# START OF Data shown

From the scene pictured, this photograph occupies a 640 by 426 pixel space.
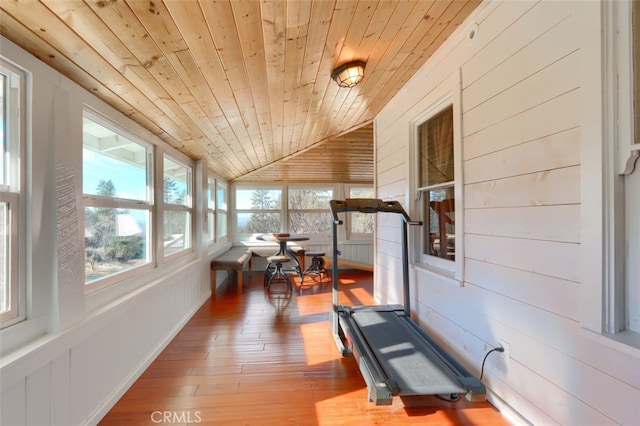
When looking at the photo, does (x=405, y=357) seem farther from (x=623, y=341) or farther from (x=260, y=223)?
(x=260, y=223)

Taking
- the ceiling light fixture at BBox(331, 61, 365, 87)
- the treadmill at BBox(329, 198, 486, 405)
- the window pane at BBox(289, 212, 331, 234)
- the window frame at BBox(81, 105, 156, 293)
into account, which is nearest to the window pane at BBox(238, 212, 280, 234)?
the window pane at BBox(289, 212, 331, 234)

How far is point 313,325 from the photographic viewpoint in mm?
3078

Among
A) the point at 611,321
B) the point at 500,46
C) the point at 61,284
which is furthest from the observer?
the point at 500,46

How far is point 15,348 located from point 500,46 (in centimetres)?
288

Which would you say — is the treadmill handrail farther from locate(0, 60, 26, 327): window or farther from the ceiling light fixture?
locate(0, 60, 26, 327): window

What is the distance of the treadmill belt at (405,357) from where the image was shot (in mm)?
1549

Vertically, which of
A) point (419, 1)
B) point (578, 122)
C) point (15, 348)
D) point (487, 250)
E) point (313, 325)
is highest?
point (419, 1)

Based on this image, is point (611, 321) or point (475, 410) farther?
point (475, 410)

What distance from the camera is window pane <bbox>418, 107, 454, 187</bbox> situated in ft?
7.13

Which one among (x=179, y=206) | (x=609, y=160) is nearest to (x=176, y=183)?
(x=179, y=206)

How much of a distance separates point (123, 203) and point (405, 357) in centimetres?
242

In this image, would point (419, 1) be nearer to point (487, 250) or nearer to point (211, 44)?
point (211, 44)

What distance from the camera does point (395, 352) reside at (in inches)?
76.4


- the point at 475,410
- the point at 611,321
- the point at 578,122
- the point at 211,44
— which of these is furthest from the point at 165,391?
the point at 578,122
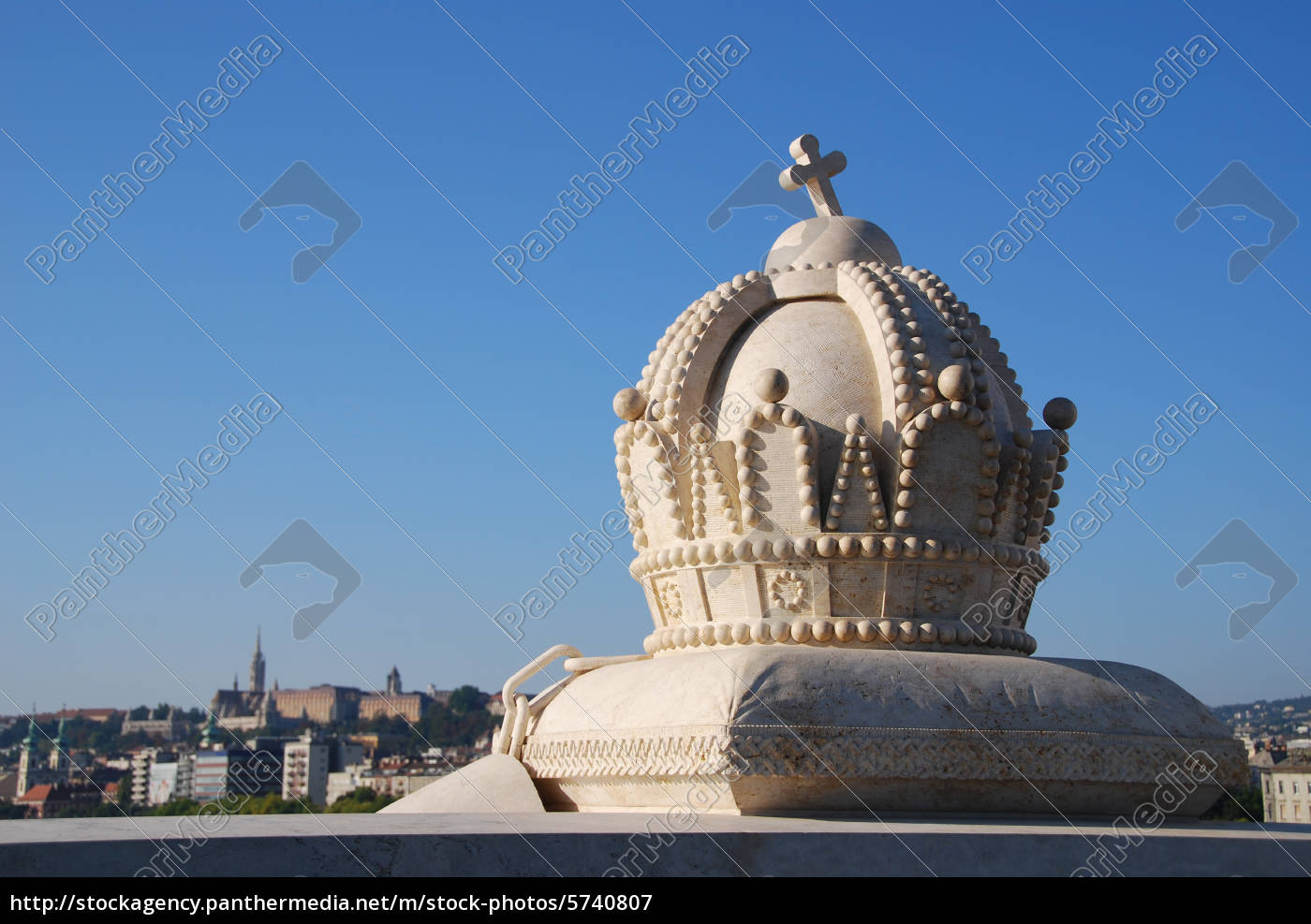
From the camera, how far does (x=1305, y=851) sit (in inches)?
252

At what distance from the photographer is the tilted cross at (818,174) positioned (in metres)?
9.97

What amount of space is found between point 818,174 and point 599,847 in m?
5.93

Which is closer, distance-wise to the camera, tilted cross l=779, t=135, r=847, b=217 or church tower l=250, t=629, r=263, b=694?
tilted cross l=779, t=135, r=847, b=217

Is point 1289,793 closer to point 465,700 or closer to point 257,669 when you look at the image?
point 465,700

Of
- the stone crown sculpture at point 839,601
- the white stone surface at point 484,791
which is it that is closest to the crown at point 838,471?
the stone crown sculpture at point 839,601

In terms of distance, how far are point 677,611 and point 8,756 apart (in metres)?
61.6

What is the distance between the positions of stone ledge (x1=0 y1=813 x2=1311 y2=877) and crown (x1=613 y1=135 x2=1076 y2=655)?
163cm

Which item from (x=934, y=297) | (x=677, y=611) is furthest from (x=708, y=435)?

# END OF Data shown

== What you will do ==
Update the records above by changing every "church tower" to "bell tower". Write all the lines out again, unchanged apart from that swap, and leave the pictures out.

== Answer to this task ==
From the scene pictured, this photograph occupies a 640 by 426 pixel space.
When looking at the photo, does (x=405, y=357) seem farther from (x=623, y=341) or farther from (x=260, y=223)?
(x=260, y=223)

Taking
- the ceiling light fixture at BBox(331, 61, 365, 87)
- the treadmill at BBox(329, 198, 486, 405)
- the window pane at BBox(289, 212, 331, 234)
- the window frame at BBox(81, 105, 156, 293)
into account, which is nearest to the window pane at BBox(238, 212, 280, 234)?
the window pane at BBox(289, 212, 331, 234)

How far is point 313,325 from the photographic viewpoint in mm?
3078

Among
A) the point at 611,321
B) the point at 500,46
C) the point at 61,284
which is furthest from the observer?
the point at 500,46

How far is point 15,348 located from point 500,46 (in centimetres)?
288

Which would you say — is the treadmill handrail farther from locate(0, 60, 26, 327): window or farther from the ceiling light fixture?
locate(0, 60, 26, 327): window

What is the distance of the treadmill belt at (405,357) from where the image was shot (in mm)?
1549

Vertically, which of
A) point (419, 1)
B) point (578, 122)
C) point (15, 348)
D) point (487, 250)
E) point (313, 325)
is highest?
point (419, 1)

Based on this image, is point (611, 321) or point (475, 410) farther?
point (475, 410)

What distance from the camera is window pane <bbox>418, 107, 454, 187</bbox> situated in ft?
7.13

Which one among (x=179, y=206) | (x=609, y=160) is nearest to (x=176, y=183)?
(x=179, y=206)

How much of a distance separates point (123, 203) and point (405, 357) in centimetres?
242

In this image, would point (419, 1) be nearer to point (487, 250) or nearer to point (211, 44)?
point (211, 44)

What distance from the camera does point (395, 352) reside at (in inches)?
76.4


- the point at 475,410
- the point at 611,321
- the point at 578,122
- the point at 211,44
— which of these is furthest from the point at 165,391?
the point at 578,122
From the camera, how far does (x=1305, y=851) sit (in inches)?
252

At what distance from the photographer is the tilted cross at (818,174) positioned (in metres)?
9.97

What amount of space is found between point 818,174 and point 599,847 in m?
5.93

Which is closer, distance-wise to the camera, tilted cross l=779, t=135, r=847, b=217 or bell tower l=250, t=629, r=263, b=694?
tilted cross l=779, t=135, r=847, b=217

Is point 1289,793 closer to point 465,700 or closer to point 257,669 when you look at the image?
point 465,700

Of
- the stone crown sculpture at point 839,601
- the white stone surface at point 484,791
which is it that is closest to the crown at point 838,471?
the stone crown sculpture at point 839,601

In terms of distance, how far are point 677,611 and point 8,756 apart (in metres)?
61.6

What is the distance between the positions of stone ledge (x1=0 y1=813 x2=1311 y2=877) and crown (x1=613 y1=135 x2=1076 y2=655)?
163cm

Which item from (x=934, y=297) | (x=677, y=611) is furthest from (x=708, y=435)?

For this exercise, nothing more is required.